The Attorney General of the EAC, was a guest on the show “Dimanche chez nous”. He clarified the role, organization and functioning of the Chambers and gave an update on the current state of the judicial process. He described the purpose of the third international rogatory commission of the EAC, which justified its presence on the ground in Chad during the show.

“The trial is not far away”

“How do you see the future of this trial?” the presenter asked.  “In the exploration phase,” the Attorney General said, “we commissioned an expert to authenticate records; we checked the correlation between what is written in the file and the answers provided orally by the victims; we went to Belgium for the copy of Mr. Habré’s dossier, and the rotatory commission came three times to Chad. A fourth commission is possible, if financial resources allow us, in order to bring together the essential elements for the trial to occur.
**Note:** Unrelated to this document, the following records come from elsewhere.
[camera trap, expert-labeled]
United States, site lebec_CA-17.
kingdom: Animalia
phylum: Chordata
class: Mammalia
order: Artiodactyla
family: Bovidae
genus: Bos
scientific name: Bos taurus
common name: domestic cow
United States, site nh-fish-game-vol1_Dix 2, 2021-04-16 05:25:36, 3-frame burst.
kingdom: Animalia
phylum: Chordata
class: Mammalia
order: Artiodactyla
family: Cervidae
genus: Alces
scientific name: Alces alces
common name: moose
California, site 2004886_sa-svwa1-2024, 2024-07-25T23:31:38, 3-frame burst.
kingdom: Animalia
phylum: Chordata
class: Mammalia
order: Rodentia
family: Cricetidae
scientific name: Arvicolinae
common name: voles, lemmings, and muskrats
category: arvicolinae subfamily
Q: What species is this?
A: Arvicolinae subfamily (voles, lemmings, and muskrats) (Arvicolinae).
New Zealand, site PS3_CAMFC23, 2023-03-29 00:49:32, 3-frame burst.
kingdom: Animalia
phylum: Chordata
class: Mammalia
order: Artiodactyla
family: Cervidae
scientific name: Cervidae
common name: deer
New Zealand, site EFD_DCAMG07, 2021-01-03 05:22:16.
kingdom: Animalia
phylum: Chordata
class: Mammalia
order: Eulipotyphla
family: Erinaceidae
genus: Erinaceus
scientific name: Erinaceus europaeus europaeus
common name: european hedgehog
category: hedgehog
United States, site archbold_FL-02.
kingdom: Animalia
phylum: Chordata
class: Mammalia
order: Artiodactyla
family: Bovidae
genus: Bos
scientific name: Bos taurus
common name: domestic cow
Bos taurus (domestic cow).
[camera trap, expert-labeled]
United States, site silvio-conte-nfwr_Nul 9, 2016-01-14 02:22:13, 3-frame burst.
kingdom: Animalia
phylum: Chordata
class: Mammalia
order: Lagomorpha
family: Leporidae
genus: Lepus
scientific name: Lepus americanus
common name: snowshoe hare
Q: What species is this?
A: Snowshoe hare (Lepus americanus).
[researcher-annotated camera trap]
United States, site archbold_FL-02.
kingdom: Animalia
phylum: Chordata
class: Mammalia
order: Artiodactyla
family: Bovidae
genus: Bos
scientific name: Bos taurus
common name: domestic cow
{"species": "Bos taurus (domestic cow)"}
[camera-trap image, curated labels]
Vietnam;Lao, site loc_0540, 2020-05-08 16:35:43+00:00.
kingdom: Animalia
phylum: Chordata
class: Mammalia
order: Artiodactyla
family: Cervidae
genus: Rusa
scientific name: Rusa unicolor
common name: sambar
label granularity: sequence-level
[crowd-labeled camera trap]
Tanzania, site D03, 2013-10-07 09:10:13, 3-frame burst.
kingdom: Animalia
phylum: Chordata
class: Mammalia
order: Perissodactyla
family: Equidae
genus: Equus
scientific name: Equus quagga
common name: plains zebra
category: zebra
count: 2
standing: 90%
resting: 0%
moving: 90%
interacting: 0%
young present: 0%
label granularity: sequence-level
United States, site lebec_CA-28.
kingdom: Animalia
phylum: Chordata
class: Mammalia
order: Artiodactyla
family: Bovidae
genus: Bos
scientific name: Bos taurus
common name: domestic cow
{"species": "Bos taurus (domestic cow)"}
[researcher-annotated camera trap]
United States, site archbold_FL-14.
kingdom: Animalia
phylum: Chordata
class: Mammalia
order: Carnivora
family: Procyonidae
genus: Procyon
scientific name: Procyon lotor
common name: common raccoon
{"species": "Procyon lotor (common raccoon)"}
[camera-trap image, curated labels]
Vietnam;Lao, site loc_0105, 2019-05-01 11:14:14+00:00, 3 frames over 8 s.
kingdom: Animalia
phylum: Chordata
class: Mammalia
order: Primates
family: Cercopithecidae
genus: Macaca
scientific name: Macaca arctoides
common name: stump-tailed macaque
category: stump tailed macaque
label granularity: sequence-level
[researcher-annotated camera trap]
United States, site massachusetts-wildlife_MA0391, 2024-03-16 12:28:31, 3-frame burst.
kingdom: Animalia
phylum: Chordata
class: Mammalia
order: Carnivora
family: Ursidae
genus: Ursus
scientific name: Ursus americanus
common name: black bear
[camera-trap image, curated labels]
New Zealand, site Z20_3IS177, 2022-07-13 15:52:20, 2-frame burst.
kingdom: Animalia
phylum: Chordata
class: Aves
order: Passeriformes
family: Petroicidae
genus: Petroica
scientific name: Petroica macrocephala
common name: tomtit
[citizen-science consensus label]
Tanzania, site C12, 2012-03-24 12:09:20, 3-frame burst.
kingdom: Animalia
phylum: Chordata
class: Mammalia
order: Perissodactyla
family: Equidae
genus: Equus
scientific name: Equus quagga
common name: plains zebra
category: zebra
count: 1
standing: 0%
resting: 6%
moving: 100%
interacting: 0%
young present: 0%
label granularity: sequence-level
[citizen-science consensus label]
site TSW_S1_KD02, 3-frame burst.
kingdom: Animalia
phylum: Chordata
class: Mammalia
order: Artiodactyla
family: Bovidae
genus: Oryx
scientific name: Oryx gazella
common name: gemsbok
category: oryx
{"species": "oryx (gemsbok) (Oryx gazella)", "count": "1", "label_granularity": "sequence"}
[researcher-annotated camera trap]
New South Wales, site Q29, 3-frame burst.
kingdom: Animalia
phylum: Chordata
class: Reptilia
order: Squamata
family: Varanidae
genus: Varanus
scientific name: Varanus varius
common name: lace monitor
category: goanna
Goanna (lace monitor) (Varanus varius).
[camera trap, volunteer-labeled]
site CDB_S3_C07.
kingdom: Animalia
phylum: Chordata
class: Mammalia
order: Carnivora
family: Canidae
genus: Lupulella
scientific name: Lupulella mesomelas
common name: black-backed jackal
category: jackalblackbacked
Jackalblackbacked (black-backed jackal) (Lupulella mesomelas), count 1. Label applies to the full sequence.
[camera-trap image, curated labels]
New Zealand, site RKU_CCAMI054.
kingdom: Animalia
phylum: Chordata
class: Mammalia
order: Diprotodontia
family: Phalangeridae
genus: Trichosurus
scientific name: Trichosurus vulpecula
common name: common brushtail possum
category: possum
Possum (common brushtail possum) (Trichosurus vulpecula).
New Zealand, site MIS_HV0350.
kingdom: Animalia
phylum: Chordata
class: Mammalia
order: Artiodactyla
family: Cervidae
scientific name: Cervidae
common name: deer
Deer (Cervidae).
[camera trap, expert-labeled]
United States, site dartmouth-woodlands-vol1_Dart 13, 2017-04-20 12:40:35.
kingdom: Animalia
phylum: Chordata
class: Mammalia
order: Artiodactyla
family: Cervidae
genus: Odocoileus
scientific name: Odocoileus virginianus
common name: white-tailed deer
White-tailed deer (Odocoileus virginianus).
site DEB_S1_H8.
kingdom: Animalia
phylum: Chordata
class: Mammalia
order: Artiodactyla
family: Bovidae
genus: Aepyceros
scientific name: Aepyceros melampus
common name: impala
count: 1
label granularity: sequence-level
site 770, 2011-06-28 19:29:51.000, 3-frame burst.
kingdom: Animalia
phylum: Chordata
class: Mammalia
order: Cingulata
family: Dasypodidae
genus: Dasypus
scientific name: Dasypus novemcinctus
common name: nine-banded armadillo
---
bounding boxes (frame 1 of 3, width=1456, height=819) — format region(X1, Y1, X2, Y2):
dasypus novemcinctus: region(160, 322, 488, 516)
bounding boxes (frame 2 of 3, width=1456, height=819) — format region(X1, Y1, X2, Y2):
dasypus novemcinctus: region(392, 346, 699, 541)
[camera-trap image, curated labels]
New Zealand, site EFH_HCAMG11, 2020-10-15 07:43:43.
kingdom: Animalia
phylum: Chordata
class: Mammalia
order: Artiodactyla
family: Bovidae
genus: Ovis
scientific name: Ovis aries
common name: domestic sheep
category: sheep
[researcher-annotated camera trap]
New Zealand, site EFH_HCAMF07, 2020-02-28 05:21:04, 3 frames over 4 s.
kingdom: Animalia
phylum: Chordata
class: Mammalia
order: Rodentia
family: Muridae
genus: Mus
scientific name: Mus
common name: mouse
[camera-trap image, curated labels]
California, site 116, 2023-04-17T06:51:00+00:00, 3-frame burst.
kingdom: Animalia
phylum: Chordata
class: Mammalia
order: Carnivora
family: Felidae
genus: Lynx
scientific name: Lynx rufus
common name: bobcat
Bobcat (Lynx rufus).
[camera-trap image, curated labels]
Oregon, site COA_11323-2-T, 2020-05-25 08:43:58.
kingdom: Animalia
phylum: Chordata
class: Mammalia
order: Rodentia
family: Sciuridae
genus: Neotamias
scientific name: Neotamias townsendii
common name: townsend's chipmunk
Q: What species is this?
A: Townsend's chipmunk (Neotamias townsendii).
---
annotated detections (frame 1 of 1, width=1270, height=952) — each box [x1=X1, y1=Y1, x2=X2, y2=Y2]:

The trial is not far away.”

“What do outreach activities consist of” “It is basically about making an extra effort, going to the people and telling them about the trial,” said Franck Petit, communications expert at the Consortium. “It is also about learning from the difficulties experienced by the trials in The Hague to deal with crimes committed in the former Yugoslavia, as compared to the more successful outreach experiences of the Special Court for Sierra Leone and the International Tribunal for Rwanda where trials occurred 2000 km away from the population. Informing the public about what is happening is very important.”

“An African international tribunal has been established for the first time. What is at stake?” “This procedure is primarily important to fight impunity, to implement justice and to serve as an example,” responded Hugo Jombwe, an expert in international law for the Outreach Consortium. By creating the EAC, Africa has taken the lead. This is something the continent had not done at the time of the creation of other international courts initiated by the United Nations. The stakes are high for Africa and beyond in the fight against the impunity of world leaders.”

Several listeners spoke out to say they still do not believe the trial will be held, since the victims have waited 23 years the trial and continue to wait. Others openly criticized the fact the Chadian government would be a civil party, while, in their opinion, it did nothing for all these years. One listener believed this may hinder the work of judges and that “the trial will not be fair or just.” Several listeners also questioned the Consortium on compensation for victims after the trial.

“The CAE will carry out their job impartially and will not be influenced,” said Gilbert Maoundonodji, expert in political sciences at the Consortium. The existence of the EAC is an African innovation for Africans to be judged by Africans. It serves as an example to individuals who think they are above the law.”